Before I get started, thanks for all the well-wishes regarding last week’s post.
On with the show…
Pensblog co-editor Derek Rocco fired off a series of interesting tweets during Friday night’s Penguins game that got me thinking. Rocco, a.k.a. @TPBDerek, said that he thought listening to Paul Steigerwald and Bob Errey perform their broadcast duties on Root Sports could warp naive fans’ view of the team.
I for one am concerned that as time goes on the damage Paul Steigerwald and Bob Errey do to young and new hockey fans may be irreversible
— TPB Derek (@TPBderek) January 11, 2014
I agree with this, at least to some degree. Steigerwald and Errey are the voices of the Penguins for most people, despite Hockey Hall of Famer Mike Lange still doing his thing on the radio alongside analyst Phil Bourque. Considering the Pens’ remarkable local TV ratings, Root Sports dictates the agenda when it comes to game broadcasts.
It’s evident Steigerwald and Errey gloss over the Penguins’ errors more than their radio counterparts, and part of that difference may be attributed to Root Sports management. Since the brand change from FSN Pittsburgh to Root, it feels like the broadcasts are more partisan than they used to be.
Not that we should expect a team’s media partners to function completely objectively, but the primary job of any broadcaster is to report the action accurately. There’s never any doubt that Lange is playing it straight, a reputation he’s earned in four decades of expert work.
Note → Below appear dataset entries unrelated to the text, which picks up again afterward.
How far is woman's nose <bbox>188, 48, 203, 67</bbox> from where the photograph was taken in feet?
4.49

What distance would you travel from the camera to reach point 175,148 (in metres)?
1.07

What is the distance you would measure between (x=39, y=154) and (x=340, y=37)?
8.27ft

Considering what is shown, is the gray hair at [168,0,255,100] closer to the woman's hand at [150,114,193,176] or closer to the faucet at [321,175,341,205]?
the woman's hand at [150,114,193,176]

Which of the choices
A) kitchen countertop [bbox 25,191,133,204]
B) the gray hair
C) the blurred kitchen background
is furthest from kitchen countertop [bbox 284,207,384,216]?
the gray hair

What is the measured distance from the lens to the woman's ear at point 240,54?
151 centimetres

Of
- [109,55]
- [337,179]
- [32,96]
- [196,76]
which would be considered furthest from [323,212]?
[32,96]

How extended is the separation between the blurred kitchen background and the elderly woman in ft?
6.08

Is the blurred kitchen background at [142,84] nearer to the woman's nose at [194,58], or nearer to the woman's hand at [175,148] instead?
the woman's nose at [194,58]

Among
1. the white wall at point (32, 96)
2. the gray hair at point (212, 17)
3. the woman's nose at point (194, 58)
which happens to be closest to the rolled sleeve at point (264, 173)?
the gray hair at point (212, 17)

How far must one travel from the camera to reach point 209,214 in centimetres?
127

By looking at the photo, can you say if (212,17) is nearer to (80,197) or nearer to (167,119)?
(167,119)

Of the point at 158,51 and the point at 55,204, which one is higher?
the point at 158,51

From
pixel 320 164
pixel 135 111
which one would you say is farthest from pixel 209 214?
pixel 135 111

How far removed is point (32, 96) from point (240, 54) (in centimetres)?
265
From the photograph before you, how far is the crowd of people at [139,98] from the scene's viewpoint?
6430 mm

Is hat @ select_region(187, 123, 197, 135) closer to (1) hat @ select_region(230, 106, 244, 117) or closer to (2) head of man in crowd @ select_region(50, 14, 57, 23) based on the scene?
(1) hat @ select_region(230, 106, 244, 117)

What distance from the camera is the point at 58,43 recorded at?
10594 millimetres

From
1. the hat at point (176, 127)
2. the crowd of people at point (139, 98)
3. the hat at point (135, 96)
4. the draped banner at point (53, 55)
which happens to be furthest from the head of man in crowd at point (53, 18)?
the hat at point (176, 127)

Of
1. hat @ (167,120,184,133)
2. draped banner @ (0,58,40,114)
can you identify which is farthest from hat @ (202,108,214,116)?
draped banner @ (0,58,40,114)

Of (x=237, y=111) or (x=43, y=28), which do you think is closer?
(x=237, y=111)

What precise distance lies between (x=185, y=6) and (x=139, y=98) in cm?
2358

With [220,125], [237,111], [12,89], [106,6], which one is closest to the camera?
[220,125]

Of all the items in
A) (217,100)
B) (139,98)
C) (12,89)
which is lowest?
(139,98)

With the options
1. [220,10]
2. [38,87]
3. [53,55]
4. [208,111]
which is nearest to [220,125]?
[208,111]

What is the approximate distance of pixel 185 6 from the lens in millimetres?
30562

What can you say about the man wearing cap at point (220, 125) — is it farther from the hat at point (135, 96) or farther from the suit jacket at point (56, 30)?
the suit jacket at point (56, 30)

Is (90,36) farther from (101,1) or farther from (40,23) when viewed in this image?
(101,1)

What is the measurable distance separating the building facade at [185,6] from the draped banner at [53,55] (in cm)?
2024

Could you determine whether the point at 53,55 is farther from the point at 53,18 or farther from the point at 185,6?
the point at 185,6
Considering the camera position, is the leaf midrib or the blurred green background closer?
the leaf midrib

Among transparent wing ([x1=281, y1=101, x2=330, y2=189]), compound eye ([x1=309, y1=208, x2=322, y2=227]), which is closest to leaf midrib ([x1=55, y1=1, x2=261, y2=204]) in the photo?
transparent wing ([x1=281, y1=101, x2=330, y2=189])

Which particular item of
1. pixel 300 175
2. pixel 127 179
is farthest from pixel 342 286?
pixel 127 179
His legendary status was built on much more than fun catch phrases, which any longtime listener would be able to tell you.
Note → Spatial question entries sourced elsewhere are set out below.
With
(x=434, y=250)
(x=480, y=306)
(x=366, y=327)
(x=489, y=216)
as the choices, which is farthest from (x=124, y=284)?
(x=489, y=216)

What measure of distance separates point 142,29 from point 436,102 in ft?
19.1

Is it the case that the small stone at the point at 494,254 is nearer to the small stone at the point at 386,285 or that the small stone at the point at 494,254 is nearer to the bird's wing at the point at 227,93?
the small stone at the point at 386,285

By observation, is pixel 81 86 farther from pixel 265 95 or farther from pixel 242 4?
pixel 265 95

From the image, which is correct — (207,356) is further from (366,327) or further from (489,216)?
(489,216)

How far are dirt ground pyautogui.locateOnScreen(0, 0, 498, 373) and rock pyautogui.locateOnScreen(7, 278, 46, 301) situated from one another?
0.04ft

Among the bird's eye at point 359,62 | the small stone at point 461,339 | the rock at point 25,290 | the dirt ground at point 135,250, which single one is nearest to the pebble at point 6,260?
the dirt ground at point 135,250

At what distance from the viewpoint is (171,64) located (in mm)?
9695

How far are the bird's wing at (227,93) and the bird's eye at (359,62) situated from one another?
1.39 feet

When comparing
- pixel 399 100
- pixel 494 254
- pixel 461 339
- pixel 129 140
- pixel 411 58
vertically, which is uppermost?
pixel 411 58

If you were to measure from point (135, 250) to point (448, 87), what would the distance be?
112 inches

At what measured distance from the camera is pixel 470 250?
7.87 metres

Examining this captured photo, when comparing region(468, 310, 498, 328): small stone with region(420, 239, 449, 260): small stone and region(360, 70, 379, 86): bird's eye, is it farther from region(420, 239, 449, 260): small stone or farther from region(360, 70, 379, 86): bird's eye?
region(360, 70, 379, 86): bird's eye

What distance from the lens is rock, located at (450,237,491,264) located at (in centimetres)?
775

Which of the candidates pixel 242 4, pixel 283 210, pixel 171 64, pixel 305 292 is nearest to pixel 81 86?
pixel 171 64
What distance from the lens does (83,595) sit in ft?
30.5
Steigerwald’s call is (usually) competent, but his delivery has a little too much marketing sheen for my taste. The Penguins and their stars are plenty good enough to let their play stand on its own merit, a fact the Root broadcast doesn’t jive with. (This is not to impeach the work of reporter Dan Potash, host Rob King and studio analyst Jay Caufield, all of whom I hold in high regard.)
For that matter, I don’t share Rocco’s views on Errey. Can he get carried away defending or lauding the Pens? Yes, but he’s entertaining while doing it. I can forgive a lot of ills if a broadcaster makes me laugh. Also, I think Errey’s ability to describe why certain things happen on the ice is very good, which is essentially why has the job.
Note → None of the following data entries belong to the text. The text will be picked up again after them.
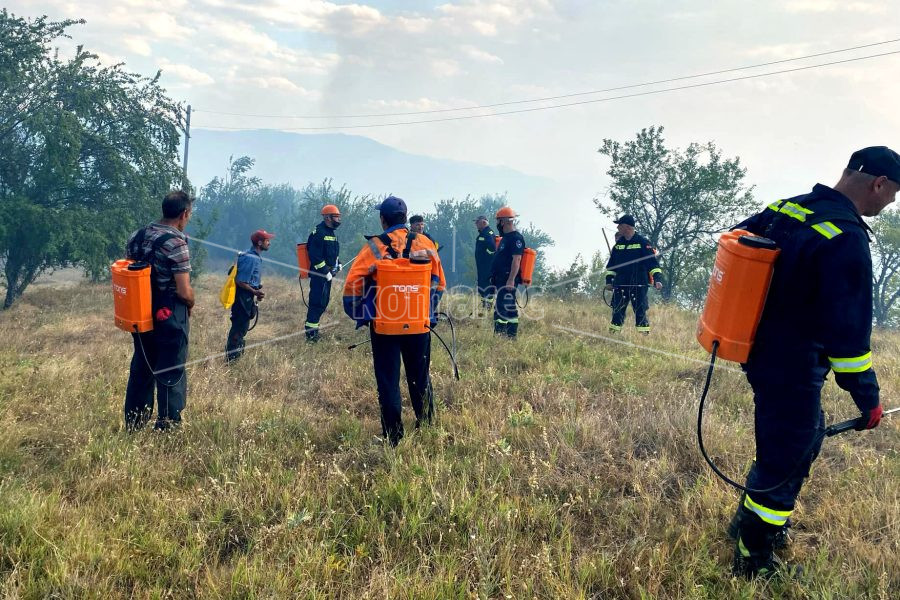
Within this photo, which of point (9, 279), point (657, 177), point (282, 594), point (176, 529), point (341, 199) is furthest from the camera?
point (341, 199)

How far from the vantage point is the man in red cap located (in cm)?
673

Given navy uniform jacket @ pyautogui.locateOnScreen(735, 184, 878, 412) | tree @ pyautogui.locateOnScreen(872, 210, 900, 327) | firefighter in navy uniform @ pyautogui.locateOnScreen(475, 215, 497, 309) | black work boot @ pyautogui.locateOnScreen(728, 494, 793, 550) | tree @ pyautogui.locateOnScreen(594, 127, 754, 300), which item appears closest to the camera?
navy uniform jacket @ pyautogui.locateOnScreen(735, 184, 878, 412)

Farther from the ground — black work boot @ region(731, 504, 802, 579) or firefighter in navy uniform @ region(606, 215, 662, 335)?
firefighter in navy uniform @ region(606, 215, 662, 335)

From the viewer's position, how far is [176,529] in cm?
281

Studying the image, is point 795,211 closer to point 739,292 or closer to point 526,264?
point 739,292

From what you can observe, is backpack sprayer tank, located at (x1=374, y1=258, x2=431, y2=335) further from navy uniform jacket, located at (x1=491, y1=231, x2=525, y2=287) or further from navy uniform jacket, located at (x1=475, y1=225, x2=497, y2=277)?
navy uniform jacket, located at (x1=475, y1=225, x2=497, y2=277)

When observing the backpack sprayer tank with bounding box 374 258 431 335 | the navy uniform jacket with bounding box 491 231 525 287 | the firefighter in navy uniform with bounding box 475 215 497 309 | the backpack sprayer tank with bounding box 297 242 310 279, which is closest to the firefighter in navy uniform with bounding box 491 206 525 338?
the navy uniform jacket with bounding box 491 231 525 287

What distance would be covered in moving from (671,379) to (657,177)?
18.4 metres

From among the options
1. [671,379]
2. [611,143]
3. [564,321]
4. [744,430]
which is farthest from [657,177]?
[744,430]

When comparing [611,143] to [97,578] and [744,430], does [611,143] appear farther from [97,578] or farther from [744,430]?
[97,578]

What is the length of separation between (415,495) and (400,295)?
1.43 meters

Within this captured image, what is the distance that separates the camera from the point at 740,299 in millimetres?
2436

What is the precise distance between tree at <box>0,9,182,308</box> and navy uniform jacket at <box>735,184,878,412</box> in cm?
1526

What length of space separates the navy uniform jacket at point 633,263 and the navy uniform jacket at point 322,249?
488 centimetres
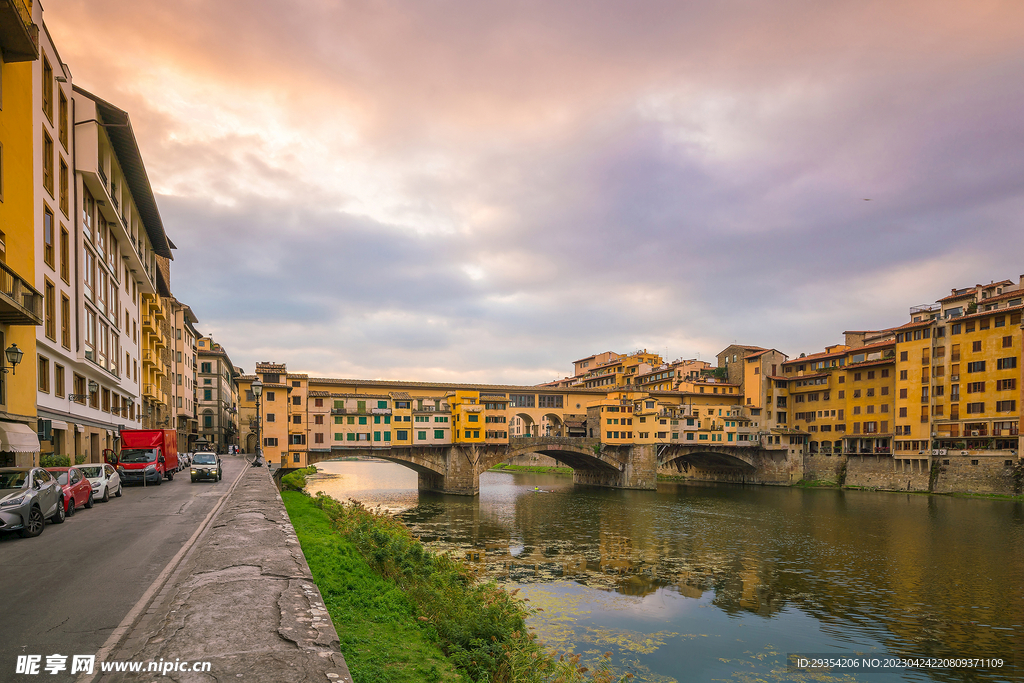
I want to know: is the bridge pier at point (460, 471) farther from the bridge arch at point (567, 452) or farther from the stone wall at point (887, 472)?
the stone wall at point (887, 472)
Nevertheless, Root’s rooting tendencies do have an affect on all of us, even if we believe ourselves impervious to outside influences. It’s easier to get along than disagree, so some newer Penguins fans probably think the hockey world revolves around the flightless fowl more than it actually does.
That mentality is good for the franchise’s health and its continued growth in popularity, but it doesn’t make for better hockey fans. As much as that may bother some of us, it’s a trade the Penguins and Root are willing to make.